*Your task*.
Transcribe every entry exactly, leaving out any pictures.

##### Dataset #####

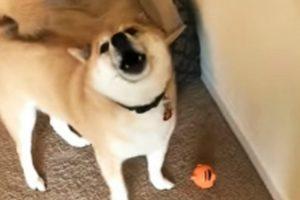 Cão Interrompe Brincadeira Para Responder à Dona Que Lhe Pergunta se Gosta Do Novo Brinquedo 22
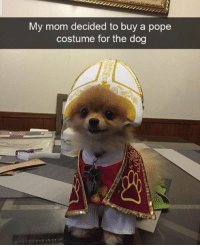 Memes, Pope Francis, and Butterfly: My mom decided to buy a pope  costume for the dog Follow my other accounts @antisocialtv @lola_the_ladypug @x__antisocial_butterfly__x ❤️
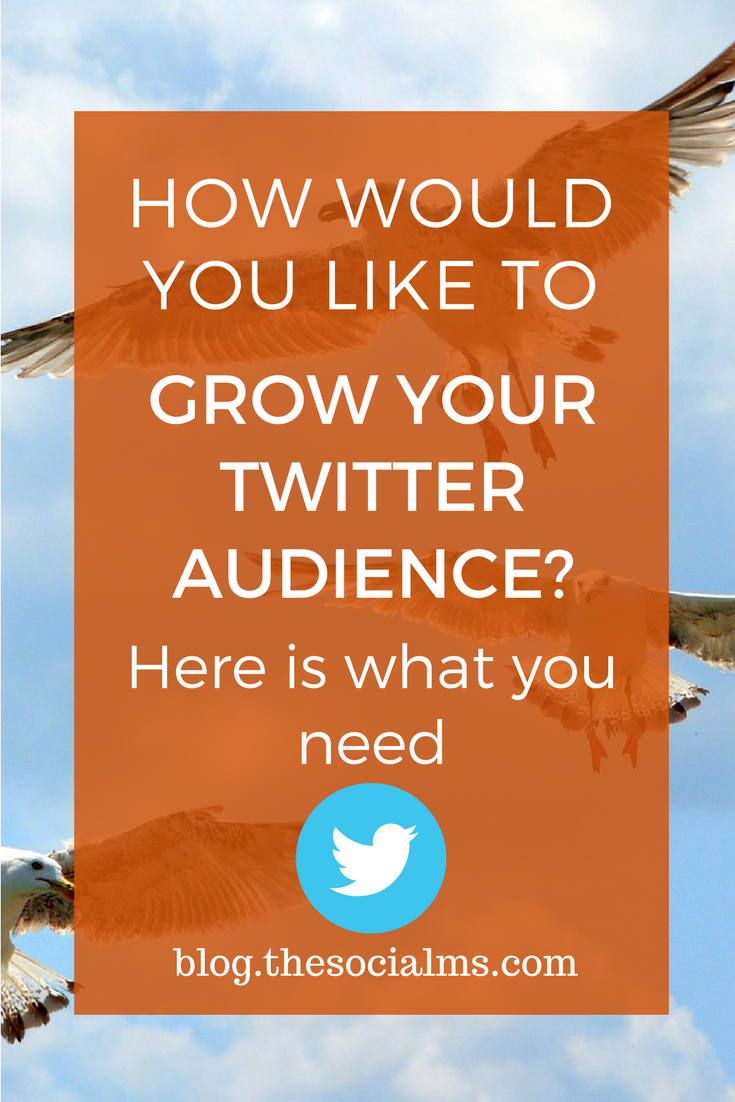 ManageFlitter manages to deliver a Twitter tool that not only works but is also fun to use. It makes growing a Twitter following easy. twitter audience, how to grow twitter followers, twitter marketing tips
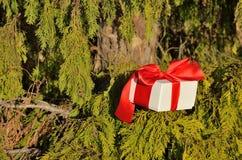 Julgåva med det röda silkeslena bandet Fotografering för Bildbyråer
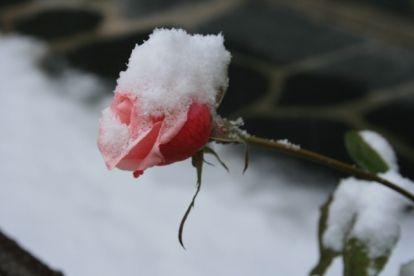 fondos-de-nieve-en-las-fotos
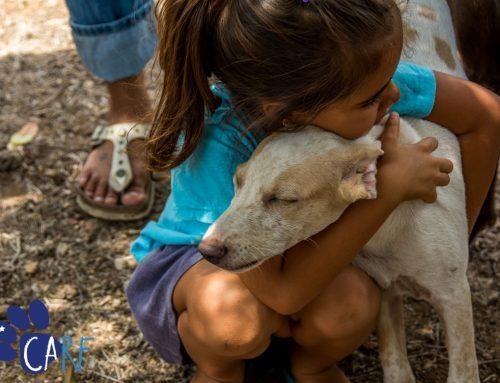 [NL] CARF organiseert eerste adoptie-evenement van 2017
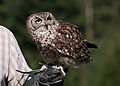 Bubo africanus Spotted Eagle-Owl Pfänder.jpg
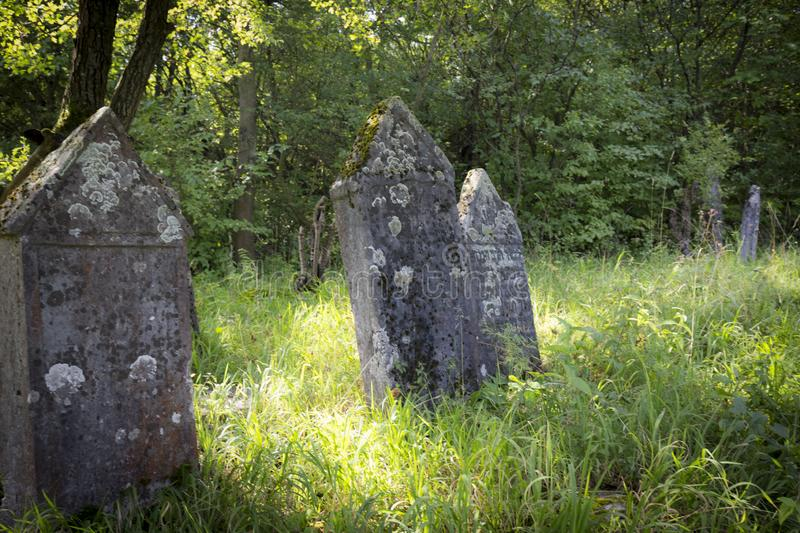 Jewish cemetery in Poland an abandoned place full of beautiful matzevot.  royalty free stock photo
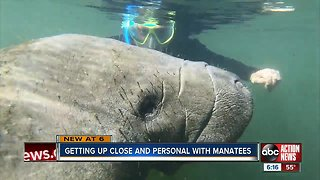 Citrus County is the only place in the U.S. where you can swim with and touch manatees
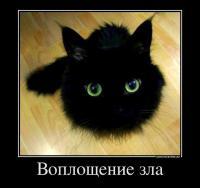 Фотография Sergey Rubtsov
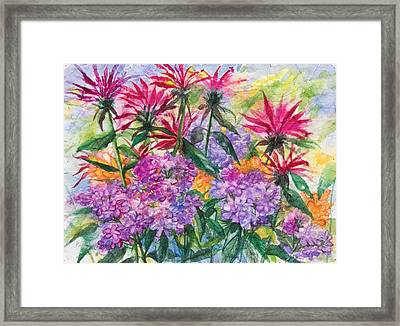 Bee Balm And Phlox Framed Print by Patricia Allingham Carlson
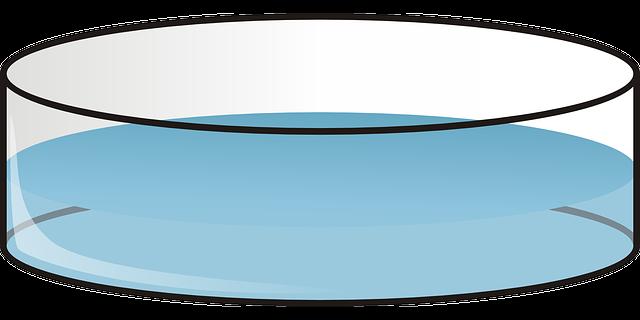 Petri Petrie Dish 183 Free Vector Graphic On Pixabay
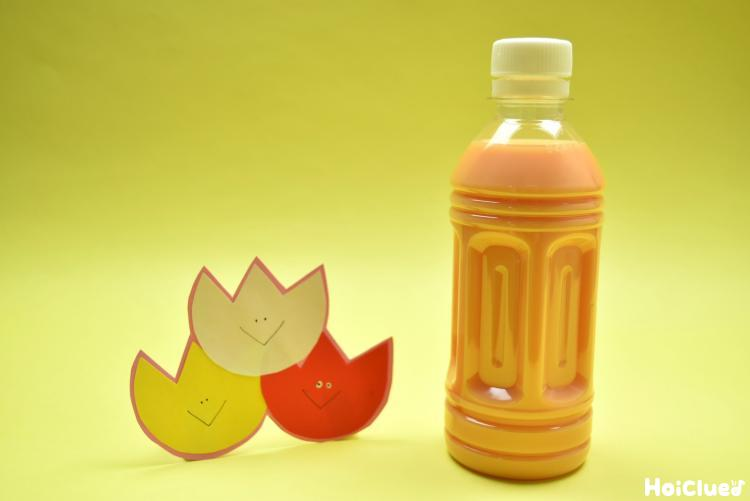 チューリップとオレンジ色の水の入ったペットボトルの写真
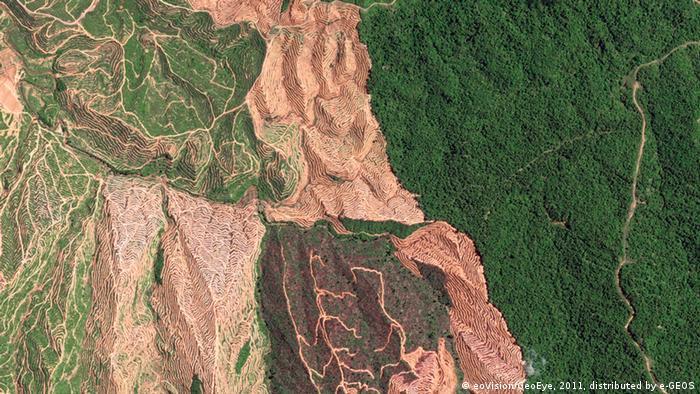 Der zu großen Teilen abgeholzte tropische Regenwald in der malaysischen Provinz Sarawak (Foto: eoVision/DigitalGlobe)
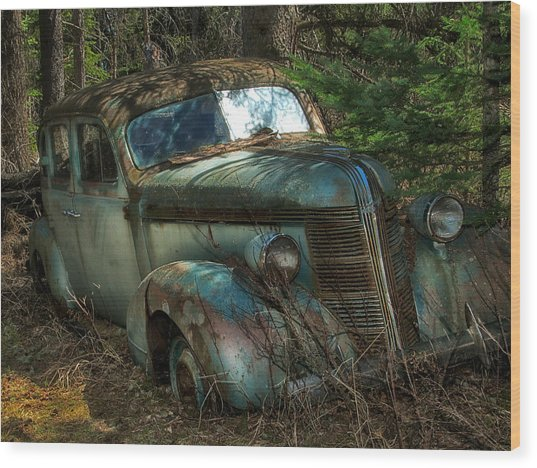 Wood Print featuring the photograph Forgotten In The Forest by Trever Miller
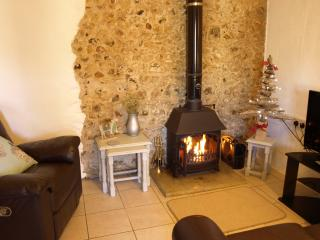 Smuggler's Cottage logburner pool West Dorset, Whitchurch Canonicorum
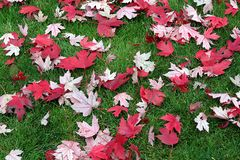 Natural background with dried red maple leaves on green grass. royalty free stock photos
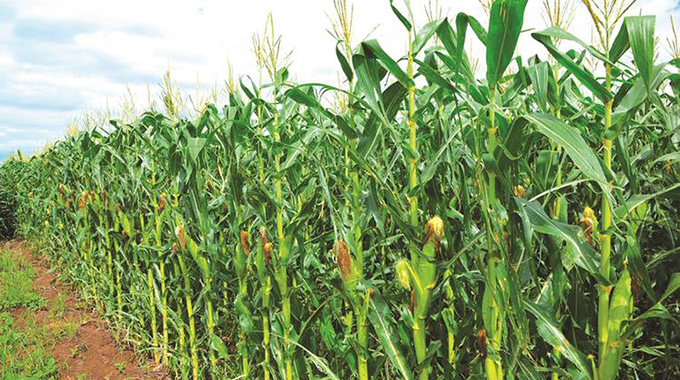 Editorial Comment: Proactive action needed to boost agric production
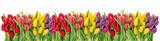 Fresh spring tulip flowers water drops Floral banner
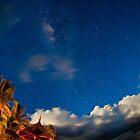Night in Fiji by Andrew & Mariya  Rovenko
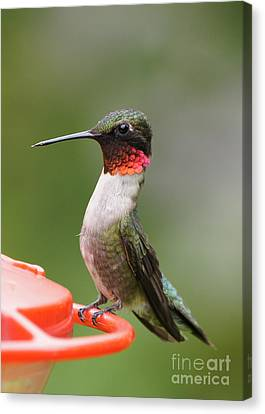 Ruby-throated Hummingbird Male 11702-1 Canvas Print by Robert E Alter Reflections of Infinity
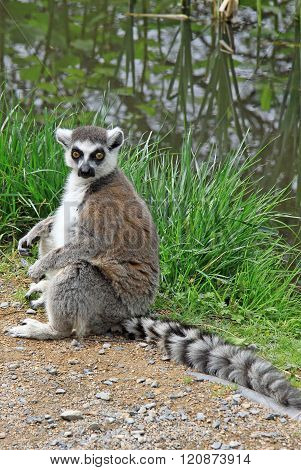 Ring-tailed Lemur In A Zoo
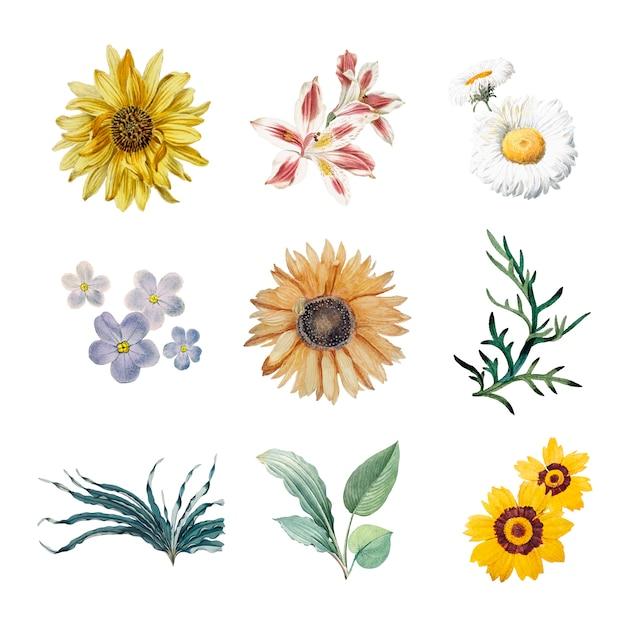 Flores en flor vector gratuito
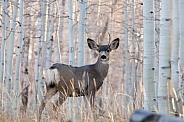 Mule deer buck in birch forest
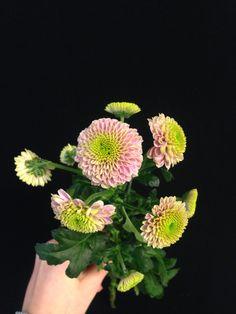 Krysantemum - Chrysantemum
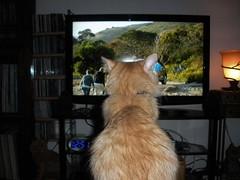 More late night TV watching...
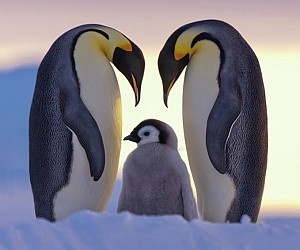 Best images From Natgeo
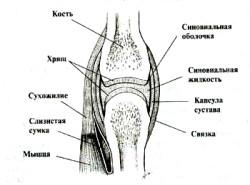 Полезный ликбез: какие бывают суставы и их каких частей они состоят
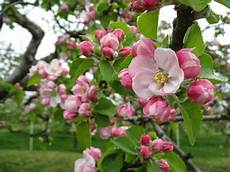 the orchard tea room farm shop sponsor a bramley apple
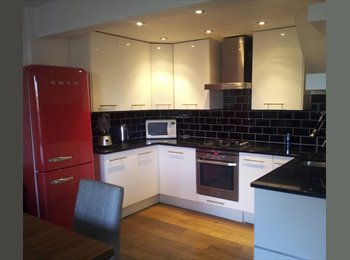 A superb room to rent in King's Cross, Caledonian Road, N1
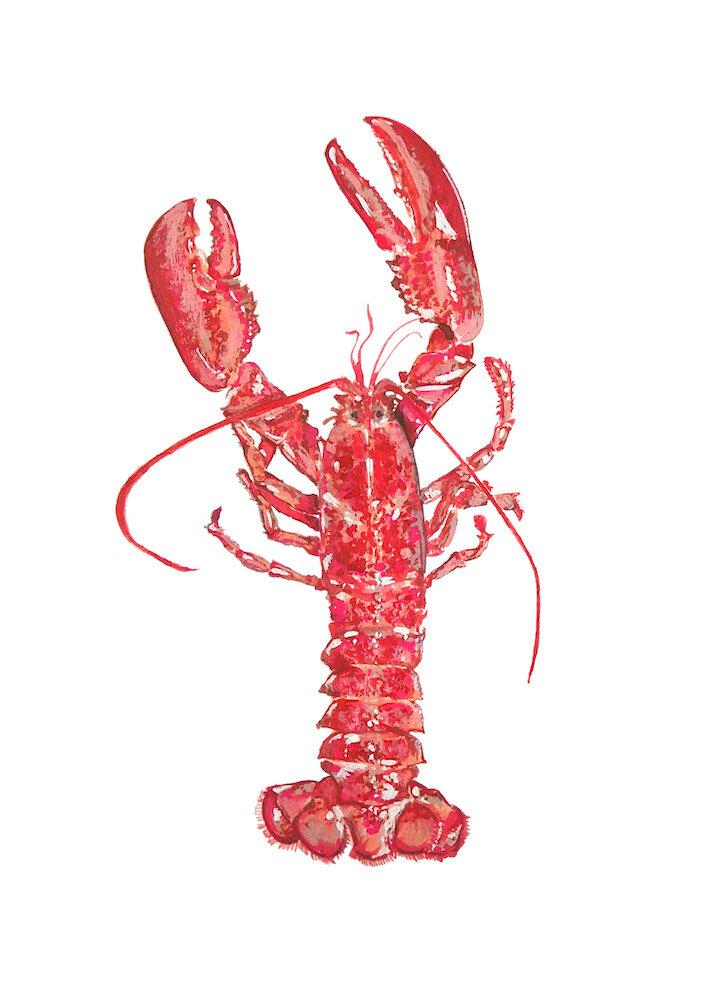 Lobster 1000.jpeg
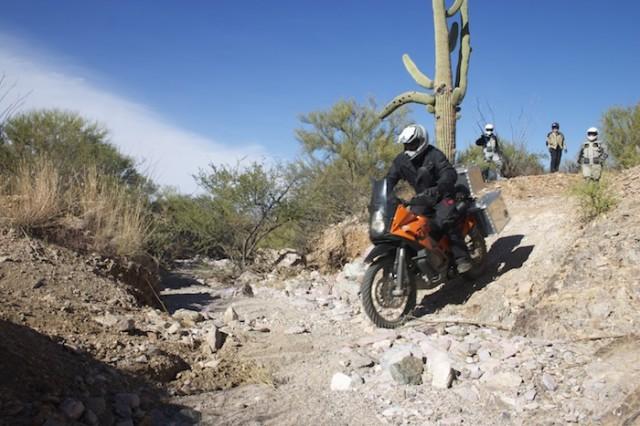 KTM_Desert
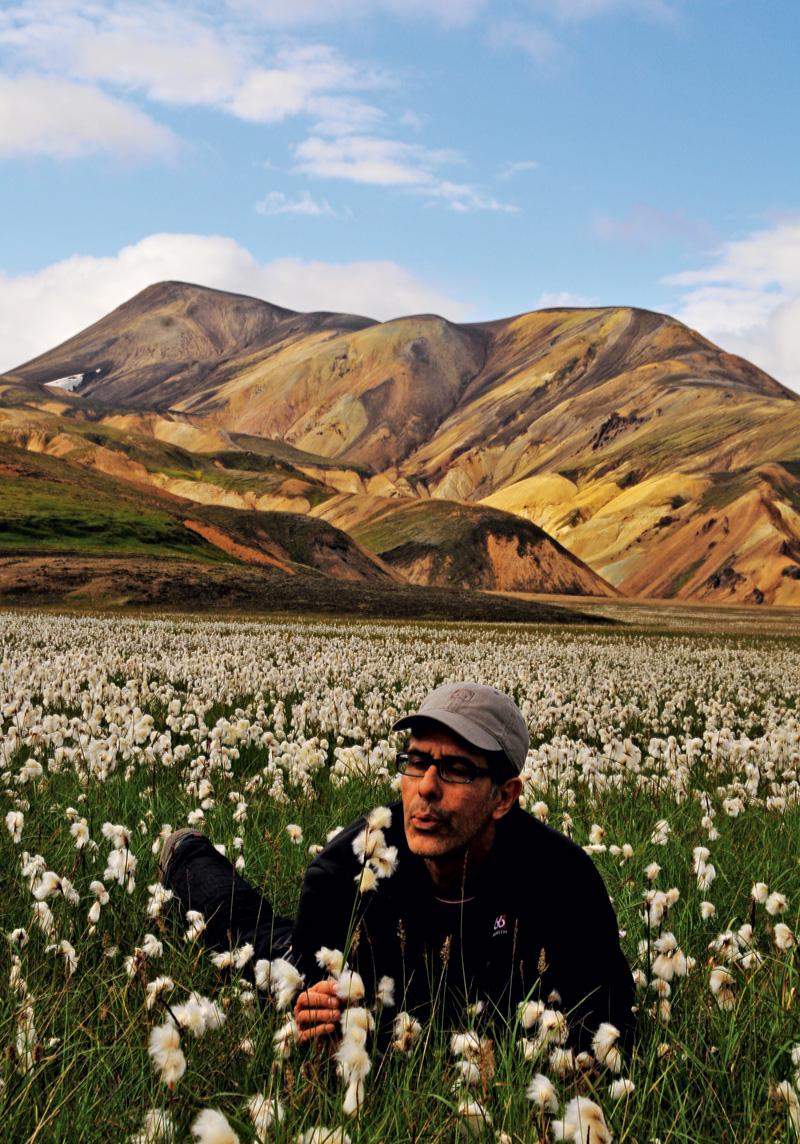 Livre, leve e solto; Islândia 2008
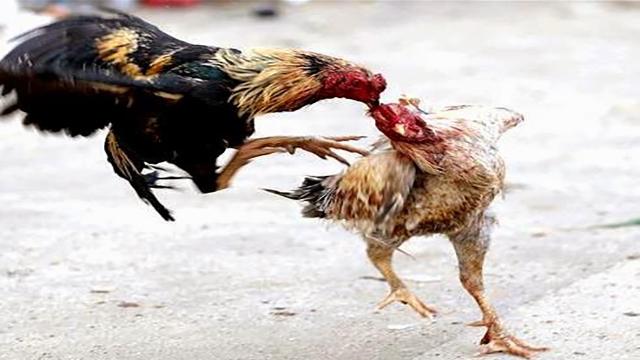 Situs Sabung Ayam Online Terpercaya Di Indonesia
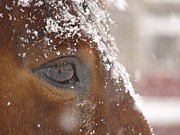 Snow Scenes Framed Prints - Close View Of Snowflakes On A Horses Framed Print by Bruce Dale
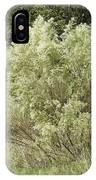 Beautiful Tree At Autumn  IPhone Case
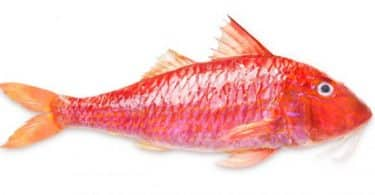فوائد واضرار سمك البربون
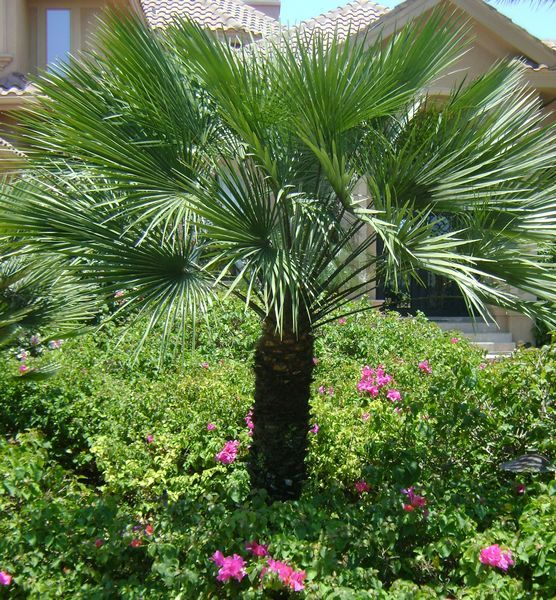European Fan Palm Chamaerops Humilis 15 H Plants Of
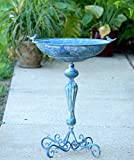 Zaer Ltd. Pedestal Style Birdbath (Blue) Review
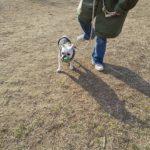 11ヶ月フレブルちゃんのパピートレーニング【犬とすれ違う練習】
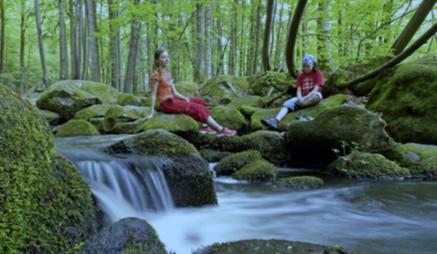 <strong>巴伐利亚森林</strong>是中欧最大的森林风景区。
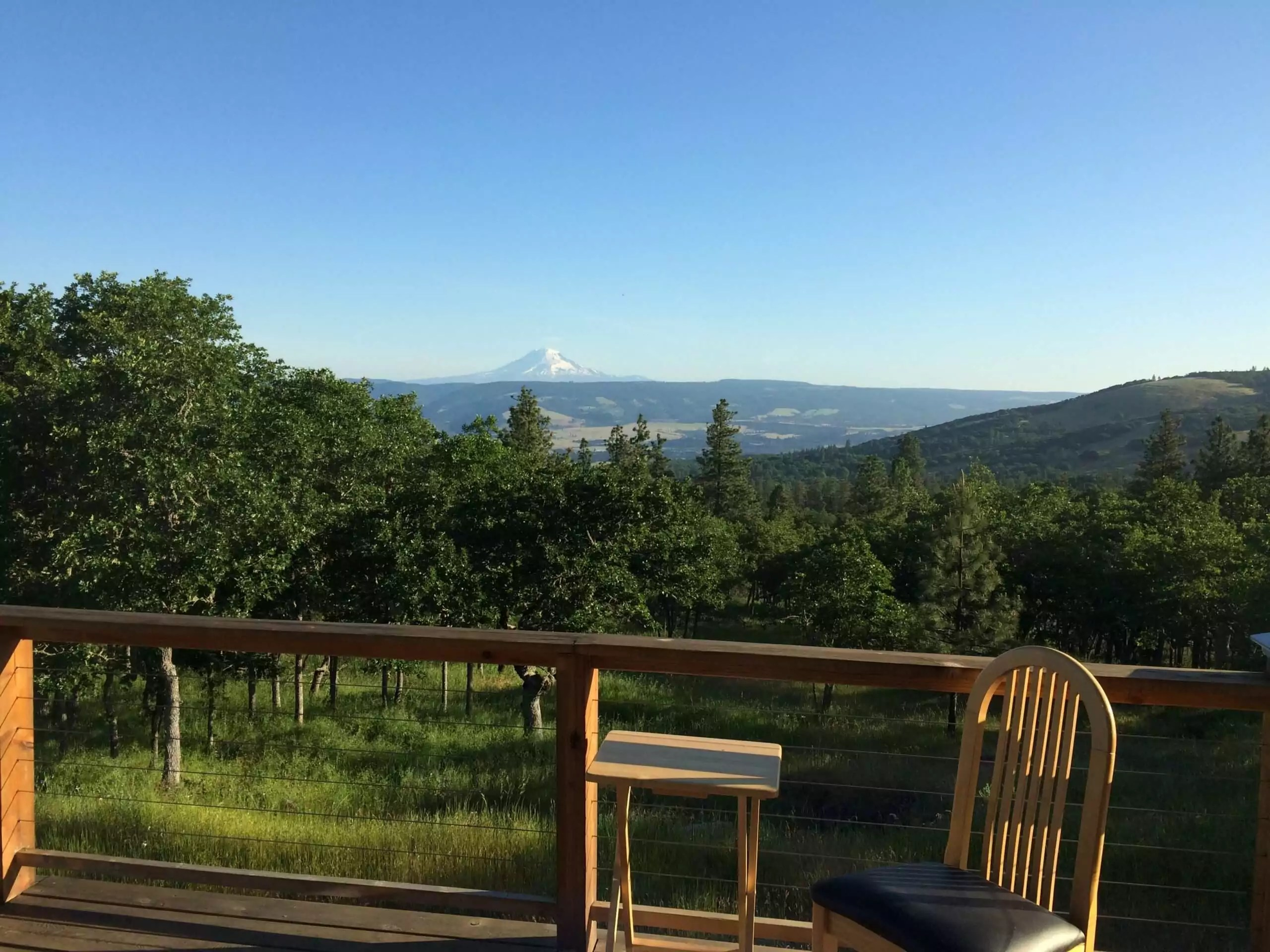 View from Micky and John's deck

#####

*Task output*.
 Cão Interrompe Brincadeira Para Responder à Dona Que Lhe Pergunta se Gosta Do Novo Brinquedo 22
 Memes, Pope Francis, and Butterfly: My mom decided to buy a pope  costume for the dog Follow my other accounts @antisocialtv @lola_the_ladypug @x__antisocial_butterfly__x ❤️
 ManageFlitter manages to deliver a Twitter tool that not only works but is also fun to use. It makes growing a Twitter following easy. twitter audience, how to grow twitter followers, twitter marketing tips
 Julgåva med det röda silkeslena bandet Fotografering för Bildbyråer
 fondos-de-nieve-en-las-fotos
 [NL] CARF organiseert eerste adoptie-evenement van 2017
 Bubo africanus Spotted Eagle-Owl Pfänder.jpg
 Jewish cemetery in Poland an abandoned place full of beautiful matzevot.  royalty free stock photo
 Citrus County is the only place in the U.S. where you can swim with and touch manatees
 Фотография Sergey Rubtsov
 Bee Balm And Phlox Framed Print by Patricia Allingham Carlson
 Petri Petrie Dish 183 Free Vector Graphic On Pixabay
 チューリップとオレンジ色の水の入ったペットボトルの写真
 Der zu großen Teilen abgeholzte tropische Regenwald in der malaysischen Provinz Sarawak (Foto: eoVision/DigitalGlobe)
 Wood Print featuring the photograph Forgotten In The Forest by Trever Miller
 Smuggler's Cottage logburner pool West Dorset, Whitchurch Canonicorum
 Natural background with dried red maple leaves on green grass. royalty free stock photos
 Editorial Comment: Proactive action needed to boost agric production
 Fresh spring tulip flowers water drops Floral banner
Night in Fiji by Andrew & Mariya  Rovenko
 Ruby-throated Hummingbird Male 11702-1 Canvas Print by Robert E Alter Reflections of Infinity
 Ring-tailed Lemur In A Zoo
 Flores en flor vector gratuito
 Mule deer buck in birch forest
 Krysantemum - Chrysantemum
 More late night TV watching...
 Best images From Natgeo
 Полезный ликбез: какие бывают суставы и их каких частей они состоят
 the orchard tea room farm shop sponsor a bramley apple
 A superb room to rent in King's Cross, Caledonian Road, N1
 Lobster 1000.jpeg
 KTM_Desert
 Livre, leve e solto; Islândia 2008
 Situs Sabung Ayam Online Terpercaya Di Indonesia
 Snow Scenes Framed Prints - Close View Of Snowflakes On A Horses Framed Print by Bruce Dale
 Beautiful Tree At Autumn  IPhone Case
فوائد واضرار سمك البربون
European Fan Palm Chamaerops Humilis 15 H Plants Of
 Zaer Ltd. Pedestal Style Birdbath (Blue) Review
 11ヶ月フレブルちゃんのパピートレーニング【犬とすれ違う練習】
 <strong>巴伐利亚森林</strong>是中欧最大的森林风景区。
 View from Micky and John's deck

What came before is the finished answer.